Padi memiliki “zona nyaman” yang sangat spesifik. Selama sekitar 9.000 tahun dibudidayakan, tanaman ini berkembang dalam kisaran suhu yang relatif stabil: rata-rata tahunan di bawah 28°C dan suhu maksimum musim panas di bawah 33°C. Ketika ambang ini terlampaui, proses biologisnya mulai terganggu. Serbuk sari menjadi rapuh, penyerbukan gagal, dan bulir padi tidak terbentuk sempurna. Di titik ini, gagal panen bukan lagi risiko—melainkan kemungkinan yang semakin nyata.
Indonesia dan Malaysia termasuk wilayah yang paling rentan. Kenaikan suhu ekstrem, perubahan pola hujan, serta intrusi air laut ke lahan-lahan sawah pesisir memperburuk keadaan. Dalam konteks ini, krisis iklim bukan sekadar isu lingkungan, tetapi ancaman langsung terhadap ketahanan pangan jutaan keluarga.
Di tengah situasi ini, dunia tidak bisa hanya berhenti pada kekhawatiran. Ada kebutuhan mendesak untuk tindakan yang nyata, terukur, dan berkelanjutan: restorasi ekosistem dan reboisasi skala besar.

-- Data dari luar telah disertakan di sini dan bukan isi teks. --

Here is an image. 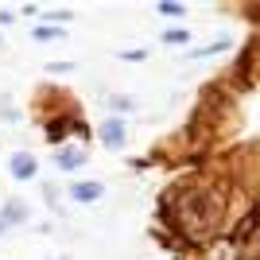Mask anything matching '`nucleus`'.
<instances>
[{"label":"nucleus","mask_w":260,"mask_h":260,"mask_svg":"<svg viewBox=\"0 0 260 260\" xmlns=\"http://www.w3.org/2000/svg\"><path fill=\"white\" fill-rule=\"evenodd\" d=\"M8 171L16 175V179H35V171H39V167H35V155L16 152V155L8 159Z\"/></svg>","instance_id":"5"},{"label":"nucleus","mask_w":260,"mask_h":260,"mask_svg":"<svg viewBox=\"0 0 260 260\" xmlns=\"http://www.w3.org/2000/svg\"><path fill=\"white\" fill-rule=\"evenodd\" d=\"M27 214H31V210H27V202L8 198V202L0 206V233H4V229H12V225H23V221H27Z\"/></svg>","instance_id":"2"},{"label":"nucleus","mask_w":260,"mask_h":260,"mask_svg":"<svg viewBox=\"0 0 260 260\" xmlns=\"http://www.w3.org/2000/svg\"><path fill=\"white\" fill-rule=\"evenodd\" d=\"M124 140H128V132H124V120L120 117L101 120V144L105 148H124Z\"/></svg>","instance_id":"4"},{"label":"nucleus","mask_w":260,"mask_h":260,"mask_svg":"<svg viewBox=\"0 0 260 260\" xmlns=\"http://www.w3.org/2000/svg\"><path fill=\"white\" fill-rule=\"evenodd\" d=\"M159 12H163V16H183V4H159Z\"/></svg>","instance_id":"9"},{"label":"nucleus","mask_w":260,"mask_h":260,"mask_svg":"<svg viewBox=\"0 0 260 260\" xmlns=\"http://www.w3.org/2000/svg\"><path fill=\"white\" fill-rule=\"evenodd\" d=\"M66 194H70V202H98L101 194H105V183L101 179H78V183H70L66 186Z\"/></svg>","instance_id":"1"},{"label":"nucleus","mask_w":260,"mask_h":260,"mask_svg":"<svg viewBox=\"0 0 260 260\" xmlns=\"http://www.w3.org/2000/svg\"><path fill=\"white\" fill-rule=\"evenodd\" d=\"M54 167H62V171H78V167H86V152H82V148H62V152L54 155Z\"/></svg>","instance_id":"6"},{"label":"nucleus","mask_w":260,"mask_h":260,"mask_svg":"<svg viewBox=\"0 0 260 260\" xmlns=\"http://www.w3.org/2000/svg\"><path fill=\"white\" fill-rule=\"evenodd\" d=\"M186 39H190V31H183V27H171V31H163V43H186Z\"/></svg>","instance_id":"8"},{"label":"nucleus","mask_w":260,"mask_h":260,"mask_svg":"<svg viewBox=\"0 0 260 260\" xmlns=\"http://www.w3.org/2000/svg\"><path fill=\"white\" fill-rule=\"evenodd\" d=\"M31 39H35V43H58V39H66V31H62V27H54V23H39V27L31 31Z\"/></svg>","instance_id":"7"},{"label":"nucleus","mask_w":260,"mask_h":260,"mask_svg":"<svg viewBox=\"0 0 260 260\" xmlns=\"http://www.w3.org/2000/svg\"><path fill=\"white\" fill-rule=\"evenodd\" d=\"M66 132H82V136H86V124H82L78 117H54V120H47V140H51V144H58Z\"/></svg>","instance_id":"3"}]
</instances>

Restorasi hutan, lahan gambut, dan daerah aliran sungai bukan hanya soal memulihkan alam, tetapi juga mengembalikan keseimbangan iklim lokal. Hutan yang sehat menyerap karbon, menurunkan suhu udara, menjaga siklus air, dan menciptakan mikroklimat yang lebih stabil bagi pertanian. Sementara itu, reboisasi di wilayah kritis dapat menjadi “pendingin alami” bumi, memperlambat laju pemanasan yang kini mengancam produksi pangan global.

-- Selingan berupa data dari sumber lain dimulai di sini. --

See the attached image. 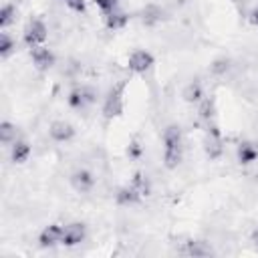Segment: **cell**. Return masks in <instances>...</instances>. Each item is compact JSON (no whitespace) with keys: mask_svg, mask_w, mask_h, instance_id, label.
<instances>
[{"mask_svg":"<svg viewBox=\"0 0 258 258\" xmlns=\"http://www.w3.org/2000/svg\"><path fill=\"white\" fill-rule=\"evenodd\" d=\"M161 147H163V165L167 169H175L183 159V133L179 125L171 123L163 129Z\"/></svg>","mask_w":258,"mask_h":258,"instance_id":"cell-1","label":"cell"},{"mask_svg":"<svg viewBox=\"0 0 258 258\" xmlns=\"http://www.w3.org/2000/svg\"><path fill=\"white\" fill-rule=\"evenodd\" d=\"M153 67H155L153 54H151L149 50H143V48L133 50V52L129 54V58H127V69H129L133 75L145 77V75H149V73L153 71Z\"/></svg>","mask_w":258,"mask_h":258,"instance_id":"cell-2","label":"cell"},{"mask_svg":"<svg viewBox=\"0 0 258 258\" xmlns=\"http://www.w3.org/2000/svg\"><path fill=\"white\" fill-rule=\"evenodd\" d=\"M46 36H48V30H46V24L40 20V18H32L24 32H22V40L28 48H34V46H40L46 42Z\"/></svg>","mask_w":258,"mask_h":258,"instance_id":"cell-3","label":"cell"},{"mask_svg":"<svg viewBox=\"0 0 258 258\" xmlns=\"http://www.w3.org/2000/svg\"><path fill=\"white\" fill-rule=\"evenodd\" d=\"M95 101H97V93H95L91 87H85V85L75 87V89L69 93V97H67L69 107L75 109V111H85V109H89L91 105H95Z\"/></svg>","mask_w":258,"mask_h":258,"instance_id":"cell-4","label":"cell"},{"mask_svg":"<svg viewBox=\"0 0 258 258\" xmlns=\"http://www.w3.org/2000/svg\"><path fill=\"white\" fill-rule=\"evenodd\" d=\"M69 181H71V185H73V189L77 194H89V191H93V187L97 183L95 173L89 167H75L71 171Z\"/></svg>","mask_w":258,"mask_h":258,"instance_id":"cell-5","label":"cell"},{"mask_svg":"<svg viewBox=\"0 0 258 258\" xmlns=\"http://www.w3.org/2000/svg\"><path fill=\"white\" fill-rule=\"evenodd\" d=\"M123 89H125V83H119L107 93L103 103V115L107 119H113L123 111Z\"/></svg>","mask_w":258,"mask_h":258,"instance_id":"cell-6","label":"cell"},{"mask_svg":"<svg viewBox=\"0 0 258 258\" xmlns=\"http://www.w3.org/2000/svg\"><path fill=\"white\" fill-rule=\"evenodd\" d=\"M85 240H87V226H85L83 222L64 224L60 246H64V248H75V246H81Z\"/></svg>","mask_w":258,"mask_h":258,"instance_id":"cell-7","label":"cell"},{"mask_svg":"<svg viewBox=\"0 0 258 258\" xmlns=\"http://www.w3.org/2000/svg\"><path fill=\"white\" fill-rule=\"evenodd\" d=\"M30 60H32V64H34L36 71L46 73V71H50L54 67L56 56H54V52L46 44H40V46L30 48Z\"/></svg>","mask_w":258,"mask_h":258,"instance_id":"cell-8","label":"cell"},{"mask_svg":"<svg viewBox=\"0 0 258 258\" xmlns=\"http://www.w3.org/2000/svg\"><path fill=\"white\" fill-rule=\"evenodd\" d=\"M77 135V129L73 123L64 121V119H58V121H52L50 127H48V137L54 141V143H69L73 141Z\"/></svg>","mask_w":258,"mask_h":258,"instance_id":"cell-9","label":"cell"},{"mask_svg":"<svg viewBox=\"0 0 258 258\" xmlns=\"http://www.w3.org/2000/svg\"><path fill=\"white\" fill-rule=\"evenodd\" d=\"M62 230H64V224H48L44 226L40 232H38V246L40 248H54V246H60L62 242Z\"/></svg>","mask_w":258,"mask_h":258,"instance_id":"cell-10","label":"cell"},{"mask_svg":"<svg viewBox=\"0 0 258 258\" xmlns=\"http://www.w3.org/2000/svg\"><path fill=\"white\" fill-rule=\"evenodd\" d=\"M8 149H10V161H12L14 165H22V163H26V161L30 159V153H32L30 143H28L26 139H22V137H18Z\"/></svg>","mask_w":258,"mask_h":258,"instance_id":"cell-11","label":"cell"},{"mask_svg":"<svg viewBox=\"0 0 258 258\" xmlns=\"http://www.w3.org/2000/svg\"><path fill=\"white\" fill-rule=\"evenodd\" d=\"M236 161L240 165H252L254 161H258V147L250 141H242L236 147Z\"/></svg>","mask_w":258,"mask_h":258,"instance_id":"cell-12","label":"cell"},{"mask_svg":"<svg viewBox=\"0 0 258 258\" xmlns=\"http://www.w3.org/2000/svg\"><path fill=\"white\" fill-rule=\"evenodd\" d=\"M115 202H117L119 206H123V208H131V206L141 204L143 198H141L129 183H125V185H121V187L117 189V194H115Z\"/></svg>","mask_w":258,"mask_h":258,"instance_id":"cell-13","label":"cell"},{"mask_svg":"<svg viewBox=\"0 0 258 258\" xmlns=\"http://www.w3.org/2000/svg\"><path fill=\"white\" fill-rule=\"evenodd\" d=\"M129 185L145 200V198H149L151 196V189H153V185H151V179H149V175L147 173H143V171H135L133 173V177L129 179Z\"/></svg>","mask_w":258,"mask_h":258,"instance_id":"cell-14","label":"cell"},{"mask_svg":"<svg viewBox=\"0 0 258 258\" xmlns=\"http://www.w3.org/2000/svg\"><path fill=\"white\" fill-rule=\"evenodd\" d=\"M183 101L185 103H191V105H198L204 101L206 93H204V85L200 81H189L185 87H183V93H181Z\"/></svg>","mask_w":258,"mask_h":258,"instance_id":"cell-15","label":"cell"},{"mask_svg":"<svg viewBox=\"0 0 258 258\" xmlns=\"http://www.w3.org/2000/svg\"><path fill=\"white\" fill-rule=\"evenodd\" d=\"M103 18H105V26H107L109 30H121V28H125L127 22H129V14L123 12L121 8H117V10L109 12V14H105Z\"/></svg>","mask_w":258,"mask_h":258,"instance_id":"cell-16","label":"cell"},{"mask_svg":"<svg viewBox=\"0 0 258 258\" xmlns=\"http://www.w3.org/2000/svg\"><path fill=\"white\" fill-rule=\"evenodd\" d=\"M198 117L204 125L216 121V101L210 97H204V101L198 103Z\"/></svg>","mask_w":258,"mask_h":258,"instance_id":"cell-17","label":"cell"},{"mask_svg":"<svg viewBox=\"0 0 258 258\" xmlns=\"http://www.w3.org/2000/svg\"><path fill=\"white\" fill-rule=\"evenodd\" d=\"M181 252L187 254V256H210V254H214L212 246L208 242H204V240H189V242H185Z\"/></svg>","mask_w":258,"mask_h":258,"instance_id":"cell-18","label":"cell"},{"mask_svg":"<svg viewBox=\"0 0 258 258\" xmlns=\"http://www.w3.org/2000/svg\"><path fill=\"white\" fill-rule=\"evenodd\" d=\"M16 139H18V135H16V125L10 123V121H2V125H0V143L6 145V147H10Z\"/></svg>","mask_w":258,"mask_h":258,"instance_id":"cell-19","label":"cell"},{"mask_svg":"<svg viewBox=\"0 0 258 258\" xmlns=\"http://www.w3.org/2000/svg\"><path fill=\"white\" fill-rule=\"evenodd\" d=\"M14 22H16V6L10 4V2H6L0 8V30H6Z\"/></svg>","mask_w":258,"mask_h":258,"instance_id":"cell-20","label":"cell"},{"mask_svg":"<svg viewBox=\"0 0 258 258\" xmlns=\"http://www.w3.org/2000/svg\"><path fill=\"white\" fill-rule=\"evenodd\" d=\"M14 50H16V40L6 30H2L0 32V58L6 60Z\"/></svg>","mask_w":258,"mask_h":258,"instance_id":"cell-21","label":"cell"},{"mask_svg":"<svg viewBox=\"0 0 258 258\" xmlns=\"http://www.w3.org/2000/svg\"><path fill=\"white\" fill-rule=\"evenodd\" d=\"M93 2H95V6L101 10V14H103V16L119 8V0H93Z\"/></svg>","mask_w":258,"mask_h":258,"instance_id":"cell-22","label":"cell"},{"mask_svg":"<svg viewBox=\"0 0 258 258\" xmlns=\"http://www.w3.org/2000/svg\"><path fill=\"white\" fill-rule=\"evenodd\" d=\"M228 67H230V60H228V58H218V60H214V64H212L210 69H212V73H216V75H224V73L228 71Z\"/></svg>","mask_w":258,"mask_h":258,"instance_id":"cell-23","label":"cell"},{"mask_svg":"<svg viewBox=\"0 0 258 258\" xmlns=\"http://www.w3.org/2000/svg\"><path fill=\"white\" fill-rule=\"evenodd\" d=\"M62 2H64L67 8L73 10V12H85V6H87L85 0H62Z\"/></svg>","mask_w":258,"mask_h":258,"instance_id":"cell-24","label":"cell"},{"mask_svg":"<svg viewBox=\"0 0 258 258\" xmlns=\"http://www.w3.org/2000/svg\"><path fill=\"white\" fill-rule=\"evenodd\" d=\"M250 22H252L254 26H258V6H256L252 12H250Z\"/></svg>","mask_w":258,"mask_h":258,"instance_id":"cell-25","label":"cell"},{"mask_svg":"<svg viewBox=\"0 0 258 258\" xmlns=\"http://www.w3.org/2000/svg\"><path fill=\"white\" fill-rule=\"evenodd\" d=\"M250 240H252V244L258 248V226L252 230V234H250Z\"/></svg>","mask_w":258,"mask_h":258,"instance_id":"cell-26","label":"cell"}]
</instances>
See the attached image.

Lebih dari sekadar program lingkungan, ini adalah investasi langsung pada masa depan pangan. Setiap pohon yang ditanam, setiap lahan yang direstorasi, adalah langkah kecil untuk menjaga agar suhu bumi tidak melampaui batas yang membuat padi—dan jutaan petani—tidak lagi mampu bertahan.
Krisis ini mengingatkan kita pada satu hal sederhana namun mendesak: bumi tidak hanya sedang memanas, tetapi juga sedang menguji batas kemampuan kita untuk bertindak. Jika tidak ada upaya serius untuk menurunkan suhu global melalui restorasi dan reboisasi, maka yang terancam bukan hanya lanskap alam, tetapi juga hal paling mendasar dalam kehidupan manusia—makanan di atas meja.
Dan mungkin, pertanyaan terpenting hari ini bukan lagi “seberapa panas bumi akan menjadi,” tetapi “apakah kita masih punya waktu untuk mendinginkannya?”
Penulis: Dr. Agoes Hendriyanto, S.P.